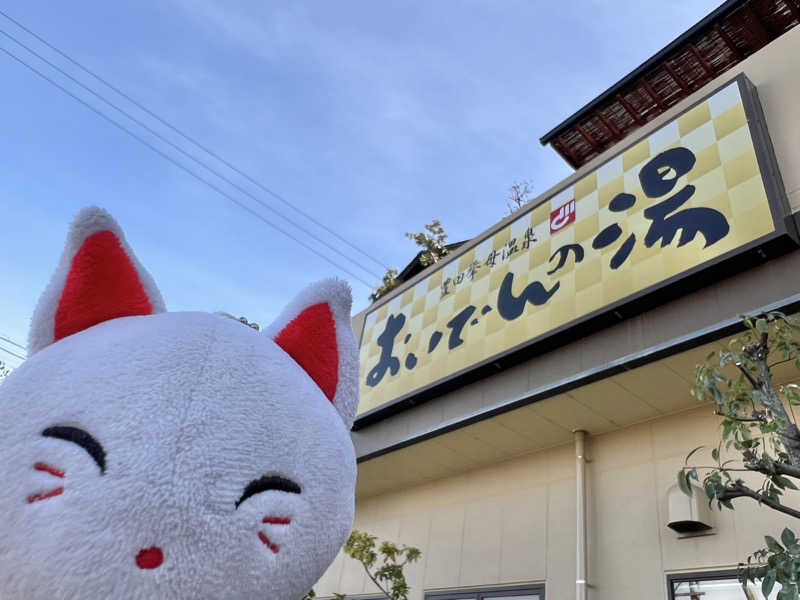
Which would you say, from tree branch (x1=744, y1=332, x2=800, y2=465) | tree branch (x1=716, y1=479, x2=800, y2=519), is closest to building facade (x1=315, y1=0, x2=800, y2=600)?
tree branch (x1=744, y1=332, x2=800, y2=465)

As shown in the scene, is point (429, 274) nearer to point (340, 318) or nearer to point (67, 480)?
point (340, 318)

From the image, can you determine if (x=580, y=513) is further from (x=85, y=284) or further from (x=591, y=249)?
(x=85, y=284)

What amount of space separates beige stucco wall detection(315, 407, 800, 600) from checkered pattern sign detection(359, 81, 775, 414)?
1.22m

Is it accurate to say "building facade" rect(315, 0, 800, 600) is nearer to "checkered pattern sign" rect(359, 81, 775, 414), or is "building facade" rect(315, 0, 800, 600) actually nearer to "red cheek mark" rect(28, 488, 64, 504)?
"checkered pattern sign" rect(359, 81, 775, 414)

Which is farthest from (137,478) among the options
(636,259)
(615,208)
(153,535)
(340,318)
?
(615,208)

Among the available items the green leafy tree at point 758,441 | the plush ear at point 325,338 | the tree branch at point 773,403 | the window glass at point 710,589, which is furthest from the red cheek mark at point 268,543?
the window glass at point 710,589

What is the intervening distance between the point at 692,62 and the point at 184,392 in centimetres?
826

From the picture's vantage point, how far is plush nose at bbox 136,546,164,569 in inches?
43.9

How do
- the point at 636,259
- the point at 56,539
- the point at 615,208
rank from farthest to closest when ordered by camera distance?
the point at 615,208
the point at 636,259
the point at 56,539

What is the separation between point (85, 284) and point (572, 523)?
5.02m

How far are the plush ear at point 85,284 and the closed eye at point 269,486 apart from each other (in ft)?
2.00

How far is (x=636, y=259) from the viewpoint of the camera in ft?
16.1

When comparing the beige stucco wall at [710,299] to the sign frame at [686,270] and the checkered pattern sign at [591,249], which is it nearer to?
the sign frame at [686,270]

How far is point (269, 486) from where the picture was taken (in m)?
1.32
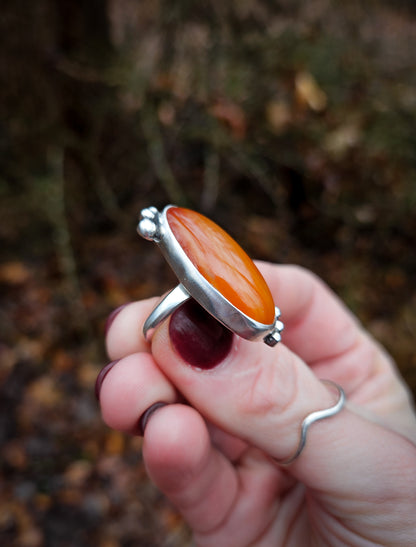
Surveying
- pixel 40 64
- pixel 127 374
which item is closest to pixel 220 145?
pixel 40 64

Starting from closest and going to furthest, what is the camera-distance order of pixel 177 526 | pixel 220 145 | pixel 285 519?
pixel 285 519, pixel 177 526, pixel 220 145

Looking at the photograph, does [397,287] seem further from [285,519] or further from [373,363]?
[285,519]

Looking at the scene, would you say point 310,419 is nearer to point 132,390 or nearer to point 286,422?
point 286,422

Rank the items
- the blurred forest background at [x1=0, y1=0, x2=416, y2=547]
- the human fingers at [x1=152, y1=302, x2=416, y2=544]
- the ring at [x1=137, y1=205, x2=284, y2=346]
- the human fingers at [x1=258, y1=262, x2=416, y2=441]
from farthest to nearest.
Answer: the blurred forest background at [x1=0, y1=0, x2=416, y2=547]
the human fingers at [x1=258, y1=262, x2=416, y2=441]
the human fingers at [x1=152, y1=302, x2=416, y2=544]
the ring at [x1=137, y1=205, x2=284, y2=346]

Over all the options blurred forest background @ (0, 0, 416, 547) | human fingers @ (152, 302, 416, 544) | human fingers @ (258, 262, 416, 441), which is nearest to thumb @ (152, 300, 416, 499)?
human fingers @ (152, 302, 416, 544)

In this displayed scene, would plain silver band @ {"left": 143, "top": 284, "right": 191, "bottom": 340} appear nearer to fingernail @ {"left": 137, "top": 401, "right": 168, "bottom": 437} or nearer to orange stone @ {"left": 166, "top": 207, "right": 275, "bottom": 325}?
orange stone @ {"left": 166, "top": 207, "right": 275, "bottom": 325}

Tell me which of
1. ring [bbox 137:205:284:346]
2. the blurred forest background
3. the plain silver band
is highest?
ring [bbox 137:205:284:346]
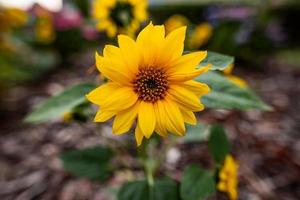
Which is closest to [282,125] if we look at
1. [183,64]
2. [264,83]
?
[264,83]

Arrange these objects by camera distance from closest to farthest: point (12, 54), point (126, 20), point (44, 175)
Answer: point (126, 20) < point (44, 175) < point (12, 54)

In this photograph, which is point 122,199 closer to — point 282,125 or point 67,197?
point 67,197

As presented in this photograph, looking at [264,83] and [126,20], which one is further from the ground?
[126,20]

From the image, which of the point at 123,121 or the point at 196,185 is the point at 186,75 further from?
the point at 196,185

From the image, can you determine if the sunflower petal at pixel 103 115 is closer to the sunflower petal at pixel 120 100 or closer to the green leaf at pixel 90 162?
the sunflower petal at pixel 120 100

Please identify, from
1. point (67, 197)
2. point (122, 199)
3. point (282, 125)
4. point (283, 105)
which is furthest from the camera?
point (283, 105)

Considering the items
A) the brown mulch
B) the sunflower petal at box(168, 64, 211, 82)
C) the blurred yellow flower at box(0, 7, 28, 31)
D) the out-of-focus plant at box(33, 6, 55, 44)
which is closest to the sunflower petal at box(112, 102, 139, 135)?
the sunflower petal at box(168, 64, 211, 82)

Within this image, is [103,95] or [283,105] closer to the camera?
[103,95]

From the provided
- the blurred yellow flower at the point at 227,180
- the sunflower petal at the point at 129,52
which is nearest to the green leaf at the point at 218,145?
the blurred yellow flower at the point at 227,180
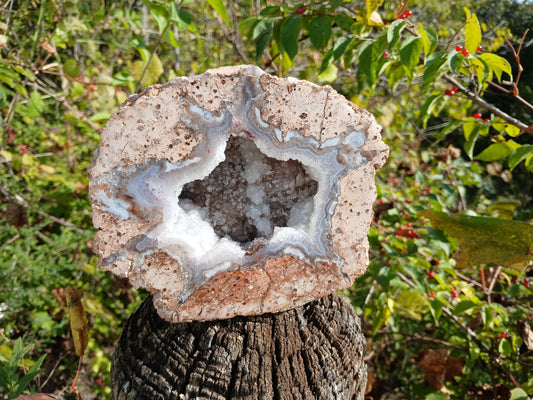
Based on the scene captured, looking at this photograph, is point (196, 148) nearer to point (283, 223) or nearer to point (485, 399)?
point (283, 223)

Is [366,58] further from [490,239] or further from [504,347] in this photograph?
[504,347]

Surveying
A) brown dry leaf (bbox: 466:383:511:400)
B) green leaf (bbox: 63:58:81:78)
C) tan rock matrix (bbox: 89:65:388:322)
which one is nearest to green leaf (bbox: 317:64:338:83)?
tan rock matrix (bbox: 89:65:388:322)

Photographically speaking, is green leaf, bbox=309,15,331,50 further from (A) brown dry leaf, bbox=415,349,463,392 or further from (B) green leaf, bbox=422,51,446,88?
(A) brown dry leaf, bbox=415,349,463,392

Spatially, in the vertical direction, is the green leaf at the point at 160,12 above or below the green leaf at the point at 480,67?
below

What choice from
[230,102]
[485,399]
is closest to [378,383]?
[485,399]

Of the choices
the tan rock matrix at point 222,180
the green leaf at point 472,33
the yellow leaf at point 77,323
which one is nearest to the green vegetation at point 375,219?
the green leaf at point 472,33

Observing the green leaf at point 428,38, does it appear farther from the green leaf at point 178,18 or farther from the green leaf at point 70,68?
the green leaf at point 70,68
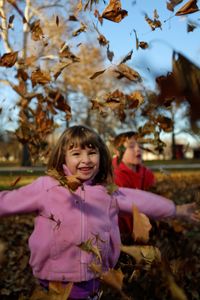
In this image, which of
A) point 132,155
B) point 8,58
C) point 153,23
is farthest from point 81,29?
point 132,155

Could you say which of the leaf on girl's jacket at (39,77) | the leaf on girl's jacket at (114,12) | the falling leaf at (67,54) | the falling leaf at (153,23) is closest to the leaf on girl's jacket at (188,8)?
the leaf on girl's jacket at (114,12)

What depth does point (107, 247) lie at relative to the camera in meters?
2.72

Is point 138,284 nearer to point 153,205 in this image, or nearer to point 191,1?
point 153,205

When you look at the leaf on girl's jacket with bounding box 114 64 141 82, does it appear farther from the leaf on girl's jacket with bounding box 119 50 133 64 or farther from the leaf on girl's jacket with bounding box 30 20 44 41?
the leaf on girl's jacket with bounding box 30 20 44 41

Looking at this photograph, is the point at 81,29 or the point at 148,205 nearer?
the point at 81,29

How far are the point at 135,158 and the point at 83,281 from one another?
2.29 m

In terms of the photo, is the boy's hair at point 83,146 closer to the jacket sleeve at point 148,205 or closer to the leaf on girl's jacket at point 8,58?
the jacket sleeve at point 148,205

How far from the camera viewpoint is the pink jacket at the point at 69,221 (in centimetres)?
270

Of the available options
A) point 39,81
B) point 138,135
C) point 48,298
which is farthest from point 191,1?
point 138,135

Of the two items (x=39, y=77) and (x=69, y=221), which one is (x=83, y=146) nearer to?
(x=69, y=221)

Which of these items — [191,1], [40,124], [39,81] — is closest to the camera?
[191,1]

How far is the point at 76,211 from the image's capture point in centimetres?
280

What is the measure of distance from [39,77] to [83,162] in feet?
2.37

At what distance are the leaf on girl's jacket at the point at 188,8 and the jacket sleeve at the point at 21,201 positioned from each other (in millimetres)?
1409
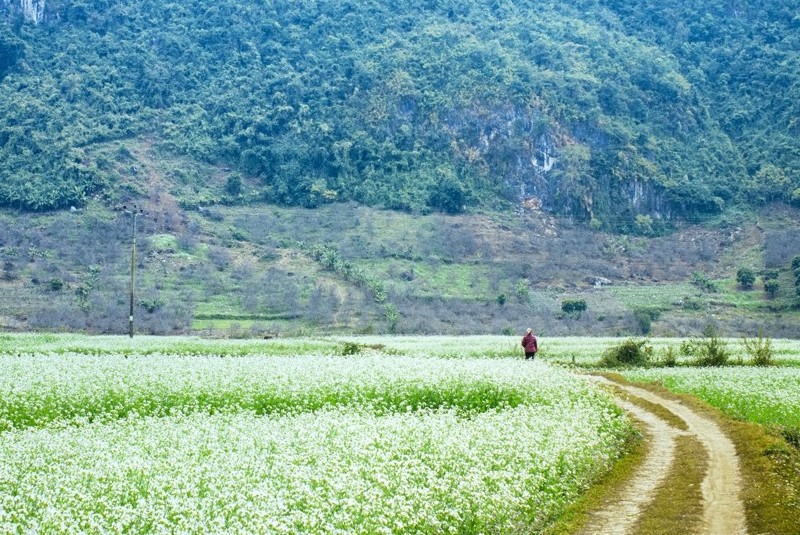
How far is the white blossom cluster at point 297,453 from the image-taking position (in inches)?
403

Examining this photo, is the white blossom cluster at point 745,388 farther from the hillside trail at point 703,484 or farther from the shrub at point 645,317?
the shrub at point 645,317

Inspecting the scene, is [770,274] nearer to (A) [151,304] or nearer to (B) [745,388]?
(A) [151,304]

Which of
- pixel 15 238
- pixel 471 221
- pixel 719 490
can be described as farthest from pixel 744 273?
pixel 719 490

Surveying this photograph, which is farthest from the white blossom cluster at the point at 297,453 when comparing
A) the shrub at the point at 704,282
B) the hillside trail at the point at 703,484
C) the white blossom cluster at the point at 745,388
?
the shrub at the point at 704,282

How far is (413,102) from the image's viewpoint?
13738 cm

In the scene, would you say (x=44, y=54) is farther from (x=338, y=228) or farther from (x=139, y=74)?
(x=338, y=228)

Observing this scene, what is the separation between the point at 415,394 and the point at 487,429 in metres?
7.38

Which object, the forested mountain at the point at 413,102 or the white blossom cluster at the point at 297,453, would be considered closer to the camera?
the white blossom cluster at the point at 297,453

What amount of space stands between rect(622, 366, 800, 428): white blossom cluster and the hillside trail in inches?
51.0

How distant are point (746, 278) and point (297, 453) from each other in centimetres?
8738

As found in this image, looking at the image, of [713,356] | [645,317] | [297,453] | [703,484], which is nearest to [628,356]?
[713,356]

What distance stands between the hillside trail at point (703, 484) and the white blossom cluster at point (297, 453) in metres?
0.68

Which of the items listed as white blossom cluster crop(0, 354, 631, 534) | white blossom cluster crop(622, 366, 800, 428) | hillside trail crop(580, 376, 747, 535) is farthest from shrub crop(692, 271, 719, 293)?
hillside trail crop(580, 376, 747, 535)

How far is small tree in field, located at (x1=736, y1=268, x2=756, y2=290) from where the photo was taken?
92.4 metres
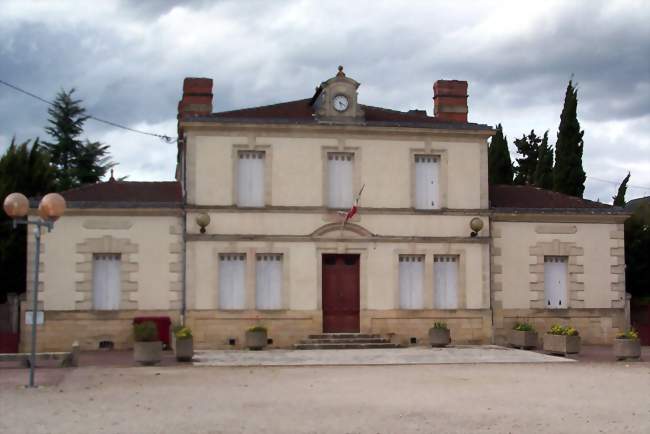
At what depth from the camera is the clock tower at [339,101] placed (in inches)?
969

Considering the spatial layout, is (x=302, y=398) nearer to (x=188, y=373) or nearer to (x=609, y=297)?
(x=188, y=373)

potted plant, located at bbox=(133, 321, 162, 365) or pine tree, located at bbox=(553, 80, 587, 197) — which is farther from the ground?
pine tree, located at bbox=(553, 80, 587, 197)

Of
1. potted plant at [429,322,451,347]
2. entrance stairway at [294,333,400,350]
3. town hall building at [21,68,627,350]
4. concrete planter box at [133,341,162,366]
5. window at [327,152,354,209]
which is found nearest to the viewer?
concrete planter box at [133,341,162,366]

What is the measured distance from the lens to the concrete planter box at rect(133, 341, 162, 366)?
19.4 metres

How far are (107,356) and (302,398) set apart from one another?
359 inches

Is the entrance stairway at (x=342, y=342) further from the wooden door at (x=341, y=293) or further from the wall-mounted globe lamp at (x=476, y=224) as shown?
the wall-mounted globe lamp at (x=476, y=224)

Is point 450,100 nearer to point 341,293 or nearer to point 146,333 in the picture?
point 341,293

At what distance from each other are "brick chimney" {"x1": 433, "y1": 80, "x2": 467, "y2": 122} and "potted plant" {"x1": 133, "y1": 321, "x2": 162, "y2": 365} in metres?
11.1

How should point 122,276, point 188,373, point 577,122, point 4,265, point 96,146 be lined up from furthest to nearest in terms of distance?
point 96,146
point 577,122
point 4,265
point 122,276
point 188,373

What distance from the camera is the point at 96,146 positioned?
46.8m

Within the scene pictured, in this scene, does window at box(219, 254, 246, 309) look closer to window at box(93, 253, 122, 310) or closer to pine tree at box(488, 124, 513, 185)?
window at box(93, 253, 122, 310)

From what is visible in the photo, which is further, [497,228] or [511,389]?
[497,228]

--*--

▸ THE EXERCISE: In the listing above, find the line with "Is point 450,100" and set down that line and all after it exactly, through the final line.

▸ IN RESPONSE:
Is point 450,100 nearer to point 341,293 or nearer to point 146,333 in the picture?
point 341,293

At what distance from each other are "brick chimney" {"x1": 433, "y1": 80, "x2": 467, "y2": 122} and "potted plant" {"x1": 133, "y1": 321, "x2": 162, "y2": 365} in metres?
11.1

How should point 122,276, point 188,373, point 577,122, point 4,265, point 96,146 be lined up from furthest to nearest in terms of distance?
point 96,146
point 577,122
point 4,265
point 122,276
point 188,373

What distance from the camera is the point at 96,146 positioned?
46.8m

Within the scene pictured, in this scene, does window at box(219, 254, 246, 309) look closer to window at box(93, 253, 122, 310) or closer to pine tree at box(488, 124, 513, 185)?
window at box(93, 253, 122, 310)

From what is visible in the photo, which is further, [497,228] or [511,389]?
[497,228]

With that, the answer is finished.